# To be done:
**a.** In the article on the album Springfield, turn the paragraph beginning "The album was recorded in English" into a short list that keeps its main facts.
**b.** Reproduce the article on the album Springfield word for word, from "The album was recorded" up to and including "the Gospel/Christian category.".
**c.** Carry on the article about the album Springfield, starting right after its last sentence.

-- start Extract provided --

Studio album by Carole Fredericks
- Released: 1996 France, Belgium, Switzerland 2002 United States
- Studio: Studio Davout, Paris; Right Track Recording, Manhattan, New York
- Genre: Gospel, Blues
- Label: JRG Editions Musicales/Fr
- Producer: Erick Benzi

= Springfield (album) =

Springfield is a 1996 album by Carole Fredericks. It features a cover of Edwin Hawkins’ "Oh Happy Day", the traditional "Silent Night", "You Had It Comin’", a duet with her brother blues musician Taj Mahal, and the pop single, "Run Away Love", which was the theme song to the 1998 Jean-Paul Belmondo film Une Chance Sur Deux.

The album was recorded in English and released in France, Belgium and Switzerland. The album was released in the United States in 2002. Springfield won Best Gospel Album, and singles from the album, "Shine" and "Save My Soul," took Best Gospel Song and Best Gospel Song 2nd Place in the 2004 JPF Music Awards. In the 2008 International Songwriting Competition, "Reason to Stay" won Honorable Mention in the Blues category, and "Shine" won Honorable Mention in the Gospel/Christian category.

-- end Extract provided --
-- start Given material --

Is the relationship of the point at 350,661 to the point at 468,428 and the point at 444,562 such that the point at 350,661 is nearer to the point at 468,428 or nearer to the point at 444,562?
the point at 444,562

-- end Given material --

# Exercise results:
**a.**
- Recorded in English; released in France, Belgium and Switzerland, then in the United States in 2002.
- 2004 JPF Music Awards: Springfield won Best Gospel Album; the singles "Shine" and "Save My Soul" took Best Gospel Song and Best Gospel Song 2nd Place.
- 2008 International Songwriting Competition: "Reason to Stay" won Honorable Mention in the Blues category, and "Shine" won Honorable Mention in the Gospel/Christian category.

**b.**
The album was recorded in English and released in France, Belgium and Switzerland. The album was released in the United States in 2002. Springfield won Best Gospel Album, and singles from the album, "Shine" and "Save My Soul," took Best Gospel Song and Best Gospel Song 2nd Place in the 2004 JPF Music Awards. In the 2008 International Songwriting Competition, "Reason to Stay" won Honorable Mention in the Blues category, and "Shine" won Honorable Mention in the Gospel/Christian category.

**c.**
Professional ratings
Review scores
| Source | Rating |
| Tom Branson | not rated |

==Track listing==
The album contains the following tracks:

All lyrics composed by Carole Fredericks; all music written by Erick Benzi; except where noted
1. "Save My Soul"
2. "Reachin’" (music: Jacques Veneruso)
3. "You Had It Comin’" (music: Jacques Veneruso)
4. "Shine"
5. "Jesus in Me" (music: Jean-Jacques Goldman)
6. "Run Away Love" (music: Gildas Arzel)
7. "No Rain" (music: Christopher Satterfield)
8. "Change" (music: Jean-Jacques Goldman)
9. "Let Him Be Blues" (music: Jacques Veneruso)
10. "Reason to Stay" (music: Gildas Arzel)
11. "Tender Love" (music: Gildas Arzel)
12. "Oh Happy Day" (Edwin Hawkins)
13. "So I Pray" (Yvonne Jones)
14. "Silent Night" (Traditional; arranged by Erick Benzi)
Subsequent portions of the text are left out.